Samsung galaxy watch ultra 2: dünner, stärker, smarter!

Samsung hat mit dem Galaxy Watch Ultra 2 einen Nachfolger für seine High-End-Smartwatch vorgestellt, der mehr als nur eine leichte Überarbeitung darstellt. Die Neuerung ist ein echter Leistungsschub – und das bei gleichzeitig reduzierter Dicke.

Ein schlankeres design, ein riesiges herz

Das auffälligste Detail ist die reduzierte Dicke von 10,7 Millimetern – eine deutliche Verbesserung gegenüber den 12,1 Millimetern des Vorgängers. Doch die Abnahme im Maß ist nicht mit einem Verlust an Energie verbunden. Im Gegenteil: Samsung hat einen Akku mit einer Kapazität von satten 800 mAh verbaut, der die Konkurrenz alt aussehen lässt. Das ist nicht nur die größte Batterie, die derzeit in einer Smartwatch verbaut wird, sondern verspricht auch eine deutlich längere Laufzeit.

Unter der Haube werkelt zudem der neue Snapdragon Wear Elite Chip, der für eine spürbar höhere Performance und schnellere App-Ladezeiten sorgt. Der Bildschirm wurde ebenfalls verbessert: Er erreicht jetzt eine maximale Helligkeit von 5.000 Nits – selbst bei hellem Sonnenlicht ist alles optimal lesbar.

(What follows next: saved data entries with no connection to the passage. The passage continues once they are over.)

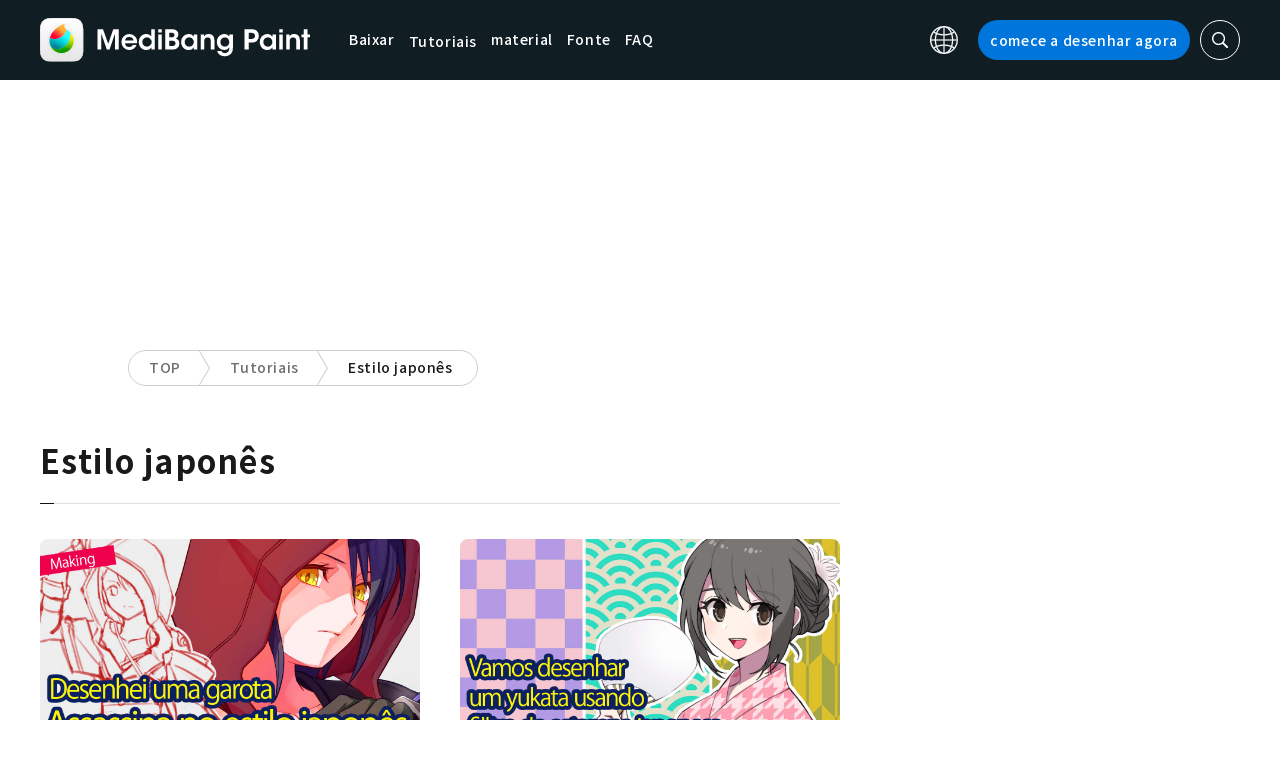

--- FILE ---
content_type: application/javascript; charset=utf-8
request_url: https://fundingchoicesmessages.google.com/f/AGSKWxWqvx7rOS6JCPq7nIeTTWLbg407tPI070TK1Bx5-CpG5e4NJSA8b4VgyS88qo5dewZC1ikfTXzEjJcBHZPJP9CSoadObaeH_49p-X4BKkvUq1aLUQJBBbTFDmhARzc2D8L4iUq7NWVhu_hGJkPWJzyO_vk0a1Ex9tsUsfZThv11Kc8YiE1hn0dziz02/_/bunyad_/Block-Ad./Ads_WFC.-affiliate-link./weborama.js
body_size: -1290
content:
window['d56a3759-34de-44da-8f7e-2eae357c8d77'] = true;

Eine interessante Aktion: Wer sein altes Galaxy Watch Ultra eintauscht, kann 250 Euro sparen.

Gesundheit im fokus: die neue vitals-app

Gesundheit im fokus: die neue vitals-app

Samsung legt großen Wert auf Gesundheitsfunktionen. Mit der neuen Vitals-App, die an Apples Vitals-App angelehnt ist, bietet die Smartwatch einen umfassenden Überblick über den Gesundheitszustand. Anders als Apple misst Samsung hier Herzfrequenz, Herzfrequenzvariabilität, Atemfrequenz, Hauttemperatur und Sauerstoffsättigung. Die App benötigt eine Eingewöhnungszeit von mindestens sieben Tagen, bevor sie zuverlässige Werte liefert. Die Daten werden in einem Widget angezeigt, das dem Nutzer nicht mit täglichen Benachrichtigungen bombardiert.

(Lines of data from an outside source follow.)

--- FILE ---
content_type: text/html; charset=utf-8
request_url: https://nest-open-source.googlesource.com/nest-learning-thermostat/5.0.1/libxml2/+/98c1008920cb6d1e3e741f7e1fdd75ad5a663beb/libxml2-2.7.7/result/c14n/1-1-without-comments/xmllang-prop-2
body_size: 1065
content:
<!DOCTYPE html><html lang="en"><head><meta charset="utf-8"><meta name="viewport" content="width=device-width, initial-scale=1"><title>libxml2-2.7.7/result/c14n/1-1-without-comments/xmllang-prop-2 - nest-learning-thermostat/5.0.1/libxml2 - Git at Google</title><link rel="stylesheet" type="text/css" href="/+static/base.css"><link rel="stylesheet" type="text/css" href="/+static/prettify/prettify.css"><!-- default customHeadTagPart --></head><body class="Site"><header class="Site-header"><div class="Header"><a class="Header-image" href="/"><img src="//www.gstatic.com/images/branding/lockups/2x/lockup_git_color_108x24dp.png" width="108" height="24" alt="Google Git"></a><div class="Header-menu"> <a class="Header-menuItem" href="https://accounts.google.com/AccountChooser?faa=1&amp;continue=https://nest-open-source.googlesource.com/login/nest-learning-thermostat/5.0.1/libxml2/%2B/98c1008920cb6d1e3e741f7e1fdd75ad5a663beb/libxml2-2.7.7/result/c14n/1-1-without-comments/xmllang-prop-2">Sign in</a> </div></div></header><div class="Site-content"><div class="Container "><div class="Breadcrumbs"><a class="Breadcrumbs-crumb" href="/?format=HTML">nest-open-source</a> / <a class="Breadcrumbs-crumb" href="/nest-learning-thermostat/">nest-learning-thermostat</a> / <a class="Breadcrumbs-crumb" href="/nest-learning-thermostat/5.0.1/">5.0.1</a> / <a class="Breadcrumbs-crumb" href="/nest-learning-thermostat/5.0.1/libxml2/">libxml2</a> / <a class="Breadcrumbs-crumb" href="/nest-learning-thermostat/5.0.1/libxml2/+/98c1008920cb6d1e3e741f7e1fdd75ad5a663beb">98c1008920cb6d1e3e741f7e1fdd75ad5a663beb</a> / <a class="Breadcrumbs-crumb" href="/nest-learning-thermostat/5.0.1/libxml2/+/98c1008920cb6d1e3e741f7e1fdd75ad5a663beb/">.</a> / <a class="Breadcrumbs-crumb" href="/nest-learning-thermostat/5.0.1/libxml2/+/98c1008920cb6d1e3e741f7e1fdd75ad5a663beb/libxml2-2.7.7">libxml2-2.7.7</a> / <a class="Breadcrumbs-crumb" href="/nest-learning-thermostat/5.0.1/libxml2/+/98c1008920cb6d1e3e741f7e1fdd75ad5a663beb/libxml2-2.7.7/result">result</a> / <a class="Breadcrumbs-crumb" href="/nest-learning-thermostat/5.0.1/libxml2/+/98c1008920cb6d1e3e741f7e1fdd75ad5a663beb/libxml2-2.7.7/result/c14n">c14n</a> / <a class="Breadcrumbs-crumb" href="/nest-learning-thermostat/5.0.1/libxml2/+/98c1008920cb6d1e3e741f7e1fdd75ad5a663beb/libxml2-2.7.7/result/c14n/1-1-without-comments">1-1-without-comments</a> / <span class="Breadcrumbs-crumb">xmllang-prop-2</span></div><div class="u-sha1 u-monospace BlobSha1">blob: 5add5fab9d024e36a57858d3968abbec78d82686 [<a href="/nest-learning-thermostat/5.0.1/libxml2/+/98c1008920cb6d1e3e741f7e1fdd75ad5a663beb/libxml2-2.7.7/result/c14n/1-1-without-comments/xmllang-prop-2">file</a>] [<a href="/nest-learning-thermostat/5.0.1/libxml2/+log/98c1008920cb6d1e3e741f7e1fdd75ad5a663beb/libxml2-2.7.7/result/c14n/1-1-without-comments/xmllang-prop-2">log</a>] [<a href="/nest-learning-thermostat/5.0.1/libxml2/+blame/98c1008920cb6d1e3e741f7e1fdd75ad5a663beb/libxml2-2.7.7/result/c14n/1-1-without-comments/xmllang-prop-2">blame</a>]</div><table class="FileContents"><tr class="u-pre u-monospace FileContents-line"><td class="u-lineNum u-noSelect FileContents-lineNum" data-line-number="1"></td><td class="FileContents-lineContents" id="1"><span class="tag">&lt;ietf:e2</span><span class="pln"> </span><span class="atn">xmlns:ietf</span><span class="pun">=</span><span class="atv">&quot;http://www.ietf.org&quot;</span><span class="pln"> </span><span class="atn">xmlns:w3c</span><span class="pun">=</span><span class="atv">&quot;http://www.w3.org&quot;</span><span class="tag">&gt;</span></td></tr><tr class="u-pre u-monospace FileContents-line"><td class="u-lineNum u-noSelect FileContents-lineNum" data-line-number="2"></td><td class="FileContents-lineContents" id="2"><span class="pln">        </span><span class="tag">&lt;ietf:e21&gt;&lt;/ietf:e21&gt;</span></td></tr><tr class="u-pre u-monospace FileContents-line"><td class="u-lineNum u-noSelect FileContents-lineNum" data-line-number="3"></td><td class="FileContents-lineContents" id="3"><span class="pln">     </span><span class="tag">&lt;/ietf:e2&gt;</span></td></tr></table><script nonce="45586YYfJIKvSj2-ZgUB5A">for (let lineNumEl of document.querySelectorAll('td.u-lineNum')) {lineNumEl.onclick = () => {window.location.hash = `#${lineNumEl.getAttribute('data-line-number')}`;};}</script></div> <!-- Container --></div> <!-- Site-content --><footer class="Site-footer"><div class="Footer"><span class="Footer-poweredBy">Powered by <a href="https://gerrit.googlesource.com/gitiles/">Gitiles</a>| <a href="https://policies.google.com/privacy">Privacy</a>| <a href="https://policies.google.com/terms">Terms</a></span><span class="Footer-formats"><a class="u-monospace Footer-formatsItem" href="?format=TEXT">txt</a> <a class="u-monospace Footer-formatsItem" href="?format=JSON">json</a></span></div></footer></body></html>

Zusätzlich misst die Galaxy Watch Ultra 2 die tägliche kardiale Belastung und bietet einen Fitness-Index, der anhand von VO2Max, Herzfrequenz, Schrittzahl und Aktivitätszeit Auskunft über die optimale Trainingsintensität gibt. Für Taucher gibt es eine spezielle Tauchcomputerfunktion, und bei starkem Schwitzen warnt die Smartwatch vor möglicher Dehydration. Eine kleine Anekdote: Samsung hat hier keinen Schweißsensor verbaut, sondern schätzt den Flüssigkeitsverlust lediglich. Das ist zwar nicht perfekt, aber ein interessanter Ansatz.

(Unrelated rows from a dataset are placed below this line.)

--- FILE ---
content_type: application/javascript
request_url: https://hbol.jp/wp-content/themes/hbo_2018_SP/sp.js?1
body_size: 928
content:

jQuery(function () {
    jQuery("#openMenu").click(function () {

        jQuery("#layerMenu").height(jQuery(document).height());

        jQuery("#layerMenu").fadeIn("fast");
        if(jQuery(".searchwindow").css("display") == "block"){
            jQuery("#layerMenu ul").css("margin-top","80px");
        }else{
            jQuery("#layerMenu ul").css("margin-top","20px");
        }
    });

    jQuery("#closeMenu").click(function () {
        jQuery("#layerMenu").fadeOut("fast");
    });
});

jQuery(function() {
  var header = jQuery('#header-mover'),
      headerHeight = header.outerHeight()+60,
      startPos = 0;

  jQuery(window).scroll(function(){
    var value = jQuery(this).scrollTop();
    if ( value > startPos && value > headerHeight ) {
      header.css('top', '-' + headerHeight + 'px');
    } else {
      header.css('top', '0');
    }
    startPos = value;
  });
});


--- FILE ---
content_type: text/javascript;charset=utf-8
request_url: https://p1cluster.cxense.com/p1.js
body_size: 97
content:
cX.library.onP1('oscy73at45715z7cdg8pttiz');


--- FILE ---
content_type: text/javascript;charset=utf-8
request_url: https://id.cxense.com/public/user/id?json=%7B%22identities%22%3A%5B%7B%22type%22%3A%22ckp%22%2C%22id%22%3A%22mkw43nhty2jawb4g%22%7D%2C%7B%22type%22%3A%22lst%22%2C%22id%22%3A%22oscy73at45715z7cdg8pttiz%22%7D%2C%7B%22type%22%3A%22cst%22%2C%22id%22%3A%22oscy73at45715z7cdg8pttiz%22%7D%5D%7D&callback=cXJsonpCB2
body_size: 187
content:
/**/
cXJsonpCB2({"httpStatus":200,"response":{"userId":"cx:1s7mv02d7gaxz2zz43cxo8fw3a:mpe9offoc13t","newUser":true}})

Allerdings gibt es auch eine Einschränkung: Die Galaxy Watch Ultra 2 lässt sich leider nicht mit iPhones verbinden. Und auch wenn sie mit jedem Android-Smartphone funktioniert, sind einige Funktionen wie die EKG- und Blutdruckmessung nur mit einem Galaxy-Smartphone nutzbar.

Ein upgrade, das sich lohnt

Ein upgrade, das sich lohnt

Die Galaxy Watch Ultra 2 ist ein deutlicher Fortschritt gegenüber ihrem Vorgänger. Sie ist schlanker, hat eine längere Akkulaufzeit und bietet verbesserte Gesundheitsfunktionen. Für Neukunden ist die Anschaffung ein No-Brainer. Wer bereits eine Galaxy Watch Ultra besitzt, muss sich die Entscheidung etwas schwieriger machen, aber die Verbesserungen sind so signifikant, dass sich der Aufpreis von 50 Euro durchaus lohnt. Die neue Smartwatch beweist: Samsung hat aus seinen Fehlern gelernt und liefert ein Produkt, das nicht nur innovativ, sondern auch praxistauglich ist.